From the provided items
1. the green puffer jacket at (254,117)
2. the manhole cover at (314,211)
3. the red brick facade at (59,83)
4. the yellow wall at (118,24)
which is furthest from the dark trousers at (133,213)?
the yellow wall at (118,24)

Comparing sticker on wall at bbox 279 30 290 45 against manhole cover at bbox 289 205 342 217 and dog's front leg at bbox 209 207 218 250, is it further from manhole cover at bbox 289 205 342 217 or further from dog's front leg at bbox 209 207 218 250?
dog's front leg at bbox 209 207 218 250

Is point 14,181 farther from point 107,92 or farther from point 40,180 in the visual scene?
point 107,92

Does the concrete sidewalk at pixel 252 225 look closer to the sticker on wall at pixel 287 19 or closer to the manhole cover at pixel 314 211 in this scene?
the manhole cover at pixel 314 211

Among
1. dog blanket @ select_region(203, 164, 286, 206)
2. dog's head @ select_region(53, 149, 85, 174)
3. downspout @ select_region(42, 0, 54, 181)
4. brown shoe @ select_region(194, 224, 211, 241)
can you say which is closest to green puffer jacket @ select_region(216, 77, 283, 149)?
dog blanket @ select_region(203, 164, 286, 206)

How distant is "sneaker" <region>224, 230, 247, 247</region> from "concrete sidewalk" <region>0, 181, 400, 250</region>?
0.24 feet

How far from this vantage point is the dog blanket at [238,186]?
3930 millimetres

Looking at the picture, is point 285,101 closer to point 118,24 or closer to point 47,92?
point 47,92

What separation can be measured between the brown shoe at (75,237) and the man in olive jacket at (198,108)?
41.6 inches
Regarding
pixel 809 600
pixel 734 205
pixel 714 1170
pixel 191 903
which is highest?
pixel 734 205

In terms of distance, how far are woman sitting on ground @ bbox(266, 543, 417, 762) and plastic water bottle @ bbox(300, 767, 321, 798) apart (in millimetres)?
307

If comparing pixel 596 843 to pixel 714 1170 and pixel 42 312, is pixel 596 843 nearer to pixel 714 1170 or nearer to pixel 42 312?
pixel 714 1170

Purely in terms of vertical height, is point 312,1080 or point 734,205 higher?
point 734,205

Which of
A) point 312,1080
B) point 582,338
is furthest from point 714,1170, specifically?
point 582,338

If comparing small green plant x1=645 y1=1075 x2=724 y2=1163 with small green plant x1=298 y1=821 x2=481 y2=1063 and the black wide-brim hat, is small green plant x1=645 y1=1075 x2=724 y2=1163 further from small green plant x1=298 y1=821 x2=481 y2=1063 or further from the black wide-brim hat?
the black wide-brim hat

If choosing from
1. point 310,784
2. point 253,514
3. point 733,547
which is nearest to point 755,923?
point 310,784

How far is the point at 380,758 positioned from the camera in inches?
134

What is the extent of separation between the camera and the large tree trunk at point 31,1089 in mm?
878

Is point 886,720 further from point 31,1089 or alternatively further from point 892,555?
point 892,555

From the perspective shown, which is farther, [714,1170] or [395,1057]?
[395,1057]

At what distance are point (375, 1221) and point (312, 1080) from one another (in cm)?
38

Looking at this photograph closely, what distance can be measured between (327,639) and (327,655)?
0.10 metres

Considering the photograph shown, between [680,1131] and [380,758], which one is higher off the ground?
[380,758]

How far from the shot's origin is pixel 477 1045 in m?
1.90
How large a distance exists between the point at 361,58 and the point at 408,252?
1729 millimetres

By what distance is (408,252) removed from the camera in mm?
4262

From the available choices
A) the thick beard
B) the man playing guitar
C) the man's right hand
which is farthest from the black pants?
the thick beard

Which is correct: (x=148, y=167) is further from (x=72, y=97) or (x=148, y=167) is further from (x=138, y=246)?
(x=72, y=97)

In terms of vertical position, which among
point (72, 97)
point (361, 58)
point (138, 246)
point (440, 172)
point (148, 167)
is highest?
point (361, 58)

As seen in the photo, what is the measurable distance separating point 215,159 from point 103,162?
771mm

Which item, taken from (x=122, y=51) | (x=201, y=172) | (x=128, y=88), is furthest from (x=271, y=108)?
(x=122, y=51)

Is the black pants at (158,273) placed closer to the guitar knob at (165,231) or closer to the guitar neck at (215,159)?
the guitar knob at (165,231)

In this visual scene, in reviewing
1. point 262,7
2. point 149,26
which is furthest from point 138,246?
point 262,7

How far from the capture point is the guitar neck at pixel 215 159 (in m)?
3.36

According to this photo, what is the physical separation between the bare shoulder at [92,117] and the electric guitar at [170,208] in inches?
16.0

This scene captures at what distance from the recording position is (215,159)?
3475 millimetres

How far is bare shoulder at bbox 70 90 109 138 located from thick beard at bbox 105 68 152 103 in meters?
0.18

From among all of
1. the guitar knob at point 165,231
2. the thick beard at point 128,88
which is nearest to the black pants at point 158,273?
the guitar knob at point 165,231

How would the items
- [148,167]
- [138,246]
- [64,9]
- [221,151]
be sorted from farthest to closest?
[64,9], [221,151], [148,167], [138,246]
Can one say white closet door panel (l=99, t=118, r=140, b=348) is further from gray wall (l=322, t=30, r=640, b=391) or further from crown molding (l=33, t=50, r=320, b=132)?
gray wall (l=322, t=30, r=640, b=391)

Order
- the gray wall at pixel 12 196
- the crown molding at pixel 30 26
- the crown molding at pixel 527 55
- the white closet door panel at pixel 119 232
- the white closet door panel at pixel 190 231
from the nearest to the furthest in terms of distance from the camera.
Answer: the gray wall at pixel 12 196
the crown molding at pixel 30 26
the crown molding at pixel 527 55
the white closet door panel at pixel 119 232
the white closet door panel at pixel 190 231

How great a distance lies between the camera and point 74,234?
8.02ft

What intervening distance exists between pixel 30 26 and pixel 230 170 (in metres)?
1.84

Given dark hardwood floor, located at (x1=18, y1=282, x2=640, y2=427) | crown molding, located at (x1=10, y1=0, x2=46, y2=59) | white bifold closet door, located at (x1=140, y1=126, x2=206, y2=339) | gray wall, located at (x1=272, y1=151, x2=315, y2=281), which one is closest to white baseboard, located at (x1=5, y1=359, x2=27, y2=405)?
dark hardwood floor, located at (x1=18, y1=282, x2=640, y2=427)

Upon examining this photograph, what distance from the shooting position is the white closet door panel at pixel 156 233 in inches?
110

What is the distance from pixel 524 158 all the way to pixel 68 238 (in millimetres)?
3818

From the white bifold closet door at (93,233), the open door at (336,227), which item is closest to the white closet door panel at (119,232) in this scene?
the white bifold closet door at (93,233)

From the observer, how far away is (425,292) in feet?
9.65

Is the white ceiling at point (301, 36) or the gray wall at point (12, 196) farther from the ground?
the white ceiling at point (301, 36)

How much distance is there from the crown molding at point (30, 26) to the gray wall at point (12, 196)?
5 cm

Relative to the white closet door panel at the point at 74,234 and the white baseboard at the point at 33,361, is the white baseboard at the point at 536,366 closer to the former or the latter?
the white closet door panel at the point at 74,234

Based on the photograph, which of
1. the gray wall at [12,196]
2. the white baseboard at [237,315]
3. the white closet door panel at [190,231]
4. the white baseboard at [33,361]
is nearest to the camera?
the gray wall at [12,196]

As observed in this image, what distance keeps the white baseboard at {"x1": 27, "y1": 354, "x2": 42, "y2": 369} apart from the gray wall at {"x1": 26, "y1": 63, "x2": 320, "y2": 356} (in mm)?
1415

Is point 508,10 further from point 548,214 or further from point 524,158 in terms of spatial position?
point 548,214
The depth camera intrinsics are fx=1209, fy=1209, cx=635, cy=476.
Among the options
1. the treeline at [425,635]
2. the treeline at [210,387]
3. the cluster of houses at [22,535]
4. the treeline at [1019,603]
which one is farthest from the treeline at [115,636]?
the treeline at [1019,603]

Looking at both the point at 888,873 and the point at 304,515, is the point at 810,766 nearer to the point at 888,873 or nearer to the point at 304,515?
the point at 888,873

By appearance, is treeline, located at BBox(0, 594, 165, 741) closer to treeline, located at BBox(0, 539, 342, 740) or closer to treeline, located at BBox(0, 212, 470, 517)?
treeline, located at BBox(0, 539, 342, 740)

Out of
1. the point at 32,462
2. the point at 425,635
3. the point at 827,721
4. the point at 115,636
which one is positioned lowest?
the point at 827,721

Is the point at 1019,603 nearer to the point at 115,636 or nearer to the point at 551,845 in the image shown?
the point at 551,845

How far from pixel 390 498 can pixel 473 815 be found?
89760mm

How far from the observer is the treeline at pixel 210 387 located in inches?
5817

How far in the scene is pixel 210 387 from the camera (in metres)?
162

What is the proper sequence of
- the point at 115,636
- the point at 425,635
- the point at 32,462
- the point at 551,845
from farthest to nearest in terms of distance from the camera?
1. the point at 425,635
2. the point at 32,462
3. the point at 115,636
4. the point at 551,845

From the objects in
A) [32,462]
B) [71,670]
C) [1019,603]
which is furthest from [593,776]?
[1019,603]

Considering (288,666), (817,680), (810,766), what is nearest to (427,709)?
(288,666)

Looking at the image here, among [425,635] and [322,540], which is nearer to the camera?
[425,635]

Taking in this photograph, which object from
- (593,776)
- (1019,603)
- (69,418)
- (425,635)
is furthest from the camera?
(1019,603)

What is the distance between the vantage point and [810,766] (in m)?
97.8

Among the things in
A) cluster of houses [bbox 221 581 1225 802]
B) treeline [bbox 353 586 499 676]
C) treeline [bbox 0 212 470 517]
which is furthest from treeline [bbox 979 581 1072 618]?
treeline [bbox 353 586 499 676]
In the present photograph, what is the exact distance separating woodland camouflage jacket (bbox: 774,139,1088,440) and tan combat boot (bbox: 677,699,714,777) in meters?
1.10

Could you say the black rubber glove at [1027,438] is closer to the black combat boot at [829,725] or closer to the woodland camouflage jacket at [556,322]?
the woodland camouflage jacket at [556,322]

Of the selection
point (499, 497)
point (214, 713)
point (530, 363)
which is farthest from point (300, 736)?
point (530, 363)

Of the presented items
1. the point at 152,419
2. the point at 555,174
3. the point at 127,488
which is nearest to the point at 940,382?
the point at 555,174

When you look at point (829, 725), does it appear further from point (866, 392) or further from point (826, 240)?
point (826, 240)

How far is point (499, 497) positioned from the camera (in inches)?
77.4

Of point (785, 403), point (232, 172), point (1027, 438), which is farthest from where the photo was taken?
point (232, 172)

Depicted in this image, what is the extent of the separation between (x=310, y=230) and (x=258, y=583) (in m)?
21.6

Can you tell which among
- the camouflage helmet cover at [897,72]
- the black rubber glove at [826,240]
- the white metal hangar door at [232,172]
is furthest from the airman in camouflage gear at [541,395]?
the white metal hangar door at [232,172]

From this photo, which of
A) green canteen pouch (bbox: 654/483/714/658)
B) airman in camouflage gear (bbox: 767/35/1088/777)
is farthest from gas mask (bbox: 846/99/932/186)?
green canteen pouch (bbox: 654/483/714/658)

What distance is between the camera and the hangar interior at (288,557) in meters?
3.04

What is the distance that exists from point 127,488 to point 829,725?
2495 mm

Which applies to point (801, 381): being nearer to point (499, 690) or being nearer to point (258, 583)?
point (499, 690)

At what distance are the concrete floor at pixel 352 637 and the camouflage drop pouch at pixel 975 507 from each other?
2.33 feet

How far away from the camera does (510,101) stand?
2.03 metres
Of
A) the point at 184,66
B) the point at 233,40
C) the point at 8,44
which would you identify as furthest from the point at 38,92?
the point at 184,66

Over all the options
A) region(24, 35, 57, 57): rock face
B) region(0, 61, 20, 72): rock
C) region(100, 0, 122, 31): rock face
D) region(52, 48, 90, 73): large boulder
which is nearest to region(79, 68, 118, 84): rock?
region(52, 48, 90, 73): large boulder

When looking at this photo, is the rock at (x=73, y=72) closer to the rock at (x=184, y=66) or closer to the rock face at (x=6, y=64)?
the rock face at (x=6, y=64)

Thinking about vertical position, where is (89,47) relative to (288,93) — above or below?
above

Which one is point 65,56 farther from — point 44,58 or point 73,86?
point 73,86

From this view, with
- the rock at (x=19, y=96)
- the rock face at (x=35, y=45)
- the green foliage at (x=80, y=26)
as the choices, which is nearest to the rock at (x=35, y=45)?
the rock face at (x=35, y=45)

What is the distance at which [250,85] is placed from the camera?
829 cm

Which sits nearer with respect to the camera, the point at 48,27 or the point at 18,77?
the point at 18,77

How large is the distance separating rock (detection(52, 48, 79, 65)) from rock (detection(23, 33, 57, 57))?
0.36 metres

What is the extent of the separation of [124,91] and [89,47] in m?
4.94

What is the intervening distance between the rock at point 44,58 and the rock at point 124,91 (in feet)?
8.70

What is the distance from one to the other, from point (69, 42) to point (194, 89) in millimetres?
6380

DIRECTIONS:
With the line containing "When looking at" as the first and the last line of the records as the final one, print exactly the lines in that span.

ANSWER FOR THE TASK:
When looking at this photo, is the rock at (x=73, y=72) closer to the rock at (x=184, y=66) or closer to the rock face at (x=6, y=64)?
the rock face at (x=6, y=64)

Thinking about vertical position, where is (89,47) relative to (288,93) — above or below?
above

Which one is point 65,56 farther from — point 44,58 or point 73,86?
point 73,86

From this view, with
- the rock at (x=19, y=96)
- the rock face at (x=35, y=45)
- the green foliage at (x=80, y=26)
as the choices, which is nearest to the rock at (x=35, y=45)?
the rock face at (x=35, y=45)

What is the distance at which [250,85] is placed from the camera?
829 cm

Which sits nearer with respect to the camera, the point at 48,27 or the point at 18,77?
the point at 18,77

How large is the distance separating rock (detection(52, 48, 79, 65)) from rock (detection(23, 33, 57, 57))?
0.36 metres

What is the extent of the separation of [124,91] and [89,47] in m?
4.94

What is the intervening distance between the rock at point 44,58 and the rock at point 124,91 (in feet)?
8.70

What is the distance from one to the other, from point (69, 42) to point (194, 89) in millimetres?
6380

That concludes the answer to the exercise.